• ページ抜粋:
----------------

「なにもしないでもそこにいるだけでいい」という集団を「共同体」といい、
「なにか貢献しているからそこにいられる」という集団を「機能集団」というのだと、最近読んだ本のうちのひとつになにげなく書いてあった。
どちらがいいとか悪いとかじゃなく、どちらにもプラスとマイナスの面がある。
たとえば「共同体」だけで暮らすとだんだん人間ダレてくるし、
「機能集団」だけで暮らすと心の中が殺伐としてくる。
だけど「共同体」のもつやすらぎには人を癒す力があるし、
「機能集団」は人間の能力をぎりぎり限界まで引き出すことができる。
だけど、ほんらい「共同体」であるはずの家族が「機能集団」になってしまったり、
「機能集団」であるはずの会社が「共同体」になってしまうと、
その場にいる「個」としての自分はだんだんしんどくなる。
いちばんよいのはホームとしての「共同体」をベースにもち、
そこで十分な安心感を得た後「えいやっ」と「機能集団」に出かけていくことなのだろうけど、
なかなかそううまくいかないから悩んでいる人が多いんだろう。
フリーランスで仕事してると「共同体」と「機能集団」の線引きが難しく、
うちの場合、家に「機能」を持ち込むと途端に猫が吐くのでわかる。
動物は敏感だ。
だから、猫の健康のために極力、ノートパソコンを引っ提げて仕事は外でやるようになった。
話はがらりと変わるんだけど、毎日生きていると「ああ、この人は機能集団的な家庭で育ったのだな」という人にたまに出くわすことがある。

----------------

• 原資料:
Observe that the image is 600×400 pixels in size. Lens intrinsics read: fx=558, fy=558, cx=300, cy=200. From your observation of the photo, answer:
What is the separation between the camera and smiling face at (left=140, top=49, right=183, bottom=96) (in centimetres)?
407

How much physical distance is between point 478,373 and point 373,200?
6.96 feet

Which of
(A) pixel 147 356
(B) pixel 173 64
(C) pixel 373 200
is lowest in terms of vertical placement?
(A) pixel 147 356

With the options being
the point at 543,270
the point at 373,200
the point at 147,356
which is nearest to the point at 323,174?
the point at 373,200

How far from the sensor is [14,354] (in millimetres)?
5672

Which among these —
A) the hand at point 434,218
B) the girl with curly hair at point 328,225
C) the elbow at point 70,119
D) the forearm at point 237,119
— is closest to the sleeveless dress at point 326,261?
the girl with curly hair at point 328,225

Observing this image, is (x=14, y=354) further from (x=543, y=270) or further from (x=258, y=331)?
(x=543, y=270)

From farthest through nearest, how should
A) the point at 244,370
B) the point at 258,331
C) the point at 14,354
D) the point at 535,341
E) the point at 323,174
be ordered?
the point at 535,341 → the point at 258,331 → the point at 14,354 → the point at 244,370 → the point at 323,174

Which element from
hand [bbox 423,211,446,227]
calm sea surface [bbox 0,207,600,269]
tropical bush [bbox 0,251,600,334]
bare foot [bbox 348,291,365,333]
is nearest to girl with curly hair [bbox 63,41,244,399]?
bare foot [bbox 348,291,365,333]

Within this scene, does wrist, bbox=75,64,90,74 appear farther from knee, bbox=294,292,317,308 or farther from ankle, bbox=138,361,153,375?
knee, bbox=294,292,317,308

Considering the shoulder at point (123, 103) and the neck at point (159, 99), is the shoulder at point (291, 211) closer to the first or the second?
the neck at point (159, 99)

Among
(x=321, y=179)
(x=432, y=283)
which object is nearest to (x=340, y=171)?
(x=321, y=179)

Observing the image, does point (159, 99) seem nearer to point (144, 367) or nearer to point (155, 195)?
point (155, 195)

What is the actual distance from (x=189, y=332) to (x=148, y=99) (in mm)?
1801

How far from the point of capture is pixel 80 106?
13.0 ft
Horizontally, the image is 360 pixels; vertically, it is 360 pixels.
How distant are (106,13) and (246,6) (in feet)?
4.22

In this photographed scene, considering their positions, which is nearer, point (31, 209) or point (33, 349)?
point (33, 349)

----------------

• 作業内容:
[a] レコードのうち「What is the actual」を含む行からレコードの末尾までの部分だけを、両端の行も含めてすべて書き出してください。その際、回答に含まれる数値（距離や座標）だけを0.35倍し、元の数値と同じ小数桁数に四捨五入（0.5は切り上げ）して、それ以外の行は変えないでください。
[b] 「共同体」と「機能集団」についての文章を、最後の文の後から続けて書いてください。

• 回答文:
[a]
What is the actual distance from (x=189, y=332) to (x=148, y=99) (in mm)?
630

How far from the point of capture is pixel 80 106?
4.6 ft
Horizontally, the image is 360 pixels; vertically, it is 360 pixels.
How distant are (106,13) and (246,6) (in feet)?
1.48

In this photographed scene, considering their positions, which is nearer, point (31, 209) or point (33, 349)?
point (12, 122)

[b]
「機能集団化した家庭」とは、「自分が自分以外の何者かを演じなければ生き残れなかった家庭」のことで、
ほんらい無条件で愛されるべき子供が、条件付きでなければ親に愛されなかった、という大変しんどい環境だ。
そういう人は本当によく気がつくのですぐわかる。
他人の要求を敏感に察知するので、だれかに気に入られたりするのがすごく上手だ。
だけどそれは、純粋な好意からではなく「その場にいる資格を得るため」にやっているので、
その人自体の自己評価は低く、常に不安を抱えている場合がほとんどだ。
うろ覚えなので詳細は定かでないけど、ミヒャエル・エンデの「鏡の中の鏡」という短編集の中にこんな話がある。
(もし違う本だったらごめんなさい。でもエンデなのは確かです)
「試験」を待つある人がいる。
その「試験」の内容はあらかじめ知らされておらず、「試験」に合格した人は「今よりもっと上」に行けるという。
「彼」は指示を待つのだが、「試験」を待っている間、さまざまな人が彼のところに「助け」を求めてやってくる。
彼は真面目にその「助け」に答える。 答えているうちに、いつの間にか「試験」が既に終わってしまっていることに気づく。
彼は、「不合格」であった。
「他人の要求にいちいち答えないこと」、それが、彼の「試験」だったのだ。
エンデはこの話を「一回読んでも意味がわからなかった」と訴えてきた読者に対し、「ではもう10回読んでください」とあっさり言ったそうである。
他人を助けること自体は決して悪いことじゃない。 ただ、この話が言いたいのはおそらく「他人の欲求の渦の中で自分のやりたいことを見失ってはいけない」ということではないだろうか。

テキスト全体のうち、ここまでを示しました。